Keylatch Program opens door to fun
Takes kids outside their neighborhoods

Staff photos by Kris Snibbe

They met dinosaurs and tigers, marched in a parade, sailed a boat, and traveled to an island.
All this, plus a little learning and lots of swimming, filled the summers of the 75 kids in the Keylatch Summer Program, one of 11 summer camps in Cambridge and Boston run by Harvard students through the Phillips Brooks House Association (PBHA). Among the oldest of the PBHA summer camps, Keylatch was founded in 1984 in Boston’s South End; it serves 6- to 13-year-olds, primarily African-American and Latino, from that neighborhood.
The camp is headquartered in the basement of Union United Methodist Church on Columbus Avenue in Boston, where the campers gather in the mornings for academics cleverly disguised as games, music, and crafts projects.

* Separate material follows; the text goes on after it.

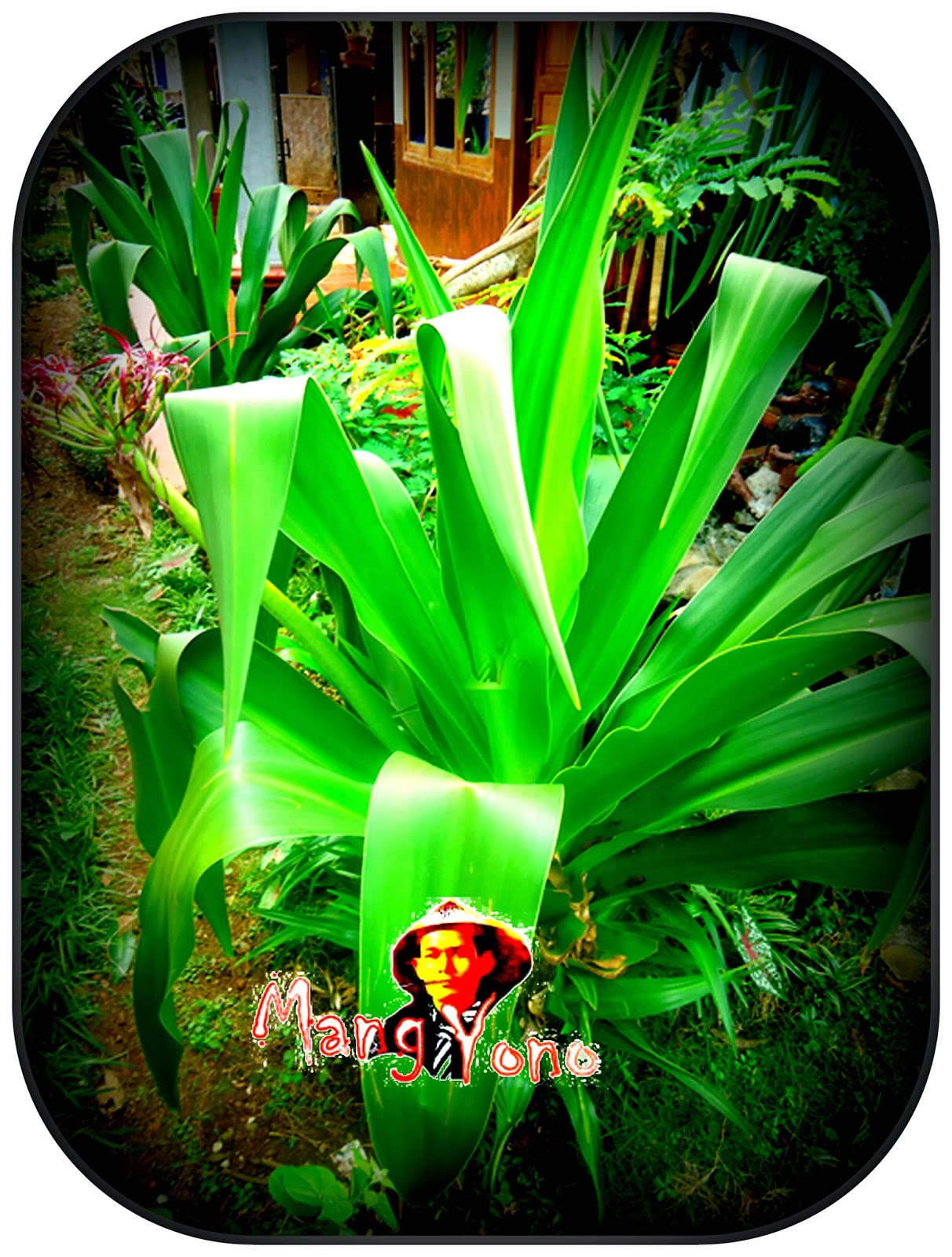 Download 81 Gambar Kata Bunga Bakung HD Paling Keren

In the afternoons, Keylatch campers visit a nearby pool and playground or take the T or a van to adventures outside their familiar neighborhood. This summer, campers took sailing lessons at Community Boating on the Charles, went deep-sea fishing, and visited George’s Island in Boston Harbor; they’ll finish the summer with a three-day overnight camping trip. The kids visited enough cultural spots to make even an intrepid tourist swoon: Boston’s Children’s Museum, the Science Museum, Franklin Park Zoo, the Museum of Fine Arts, and Harvard’s own Museum of Natural History.
After nearly two decades, Keylatch is woven into the fabric of the South End. Some of the campers are second-generation Keylatchers and most of the teenage junior counselors grew up as Keylatch campers.
This year, Sherezada Acosta ’01 and Ayirini Fonseca-Sabune ’04 are Keylatch’s directors, overseeing everything from curriculum development and license compliance to juice and Band-Aid distribution. They spent much of spring semester preparing for Keylatch, securing a site and hiring staff. Because each camper pays only $55 tuition, Acosta and Fonseca-Sabune put considerable effort into fundraising and getting free admissions to museums and attractions.
“It’s a challenge, but it’s rewarding,” said Acosta, an environmental science concentrator who wants to teach and one day open her own school. “I get about 30 hugs a day. That makes it all worthwhile.”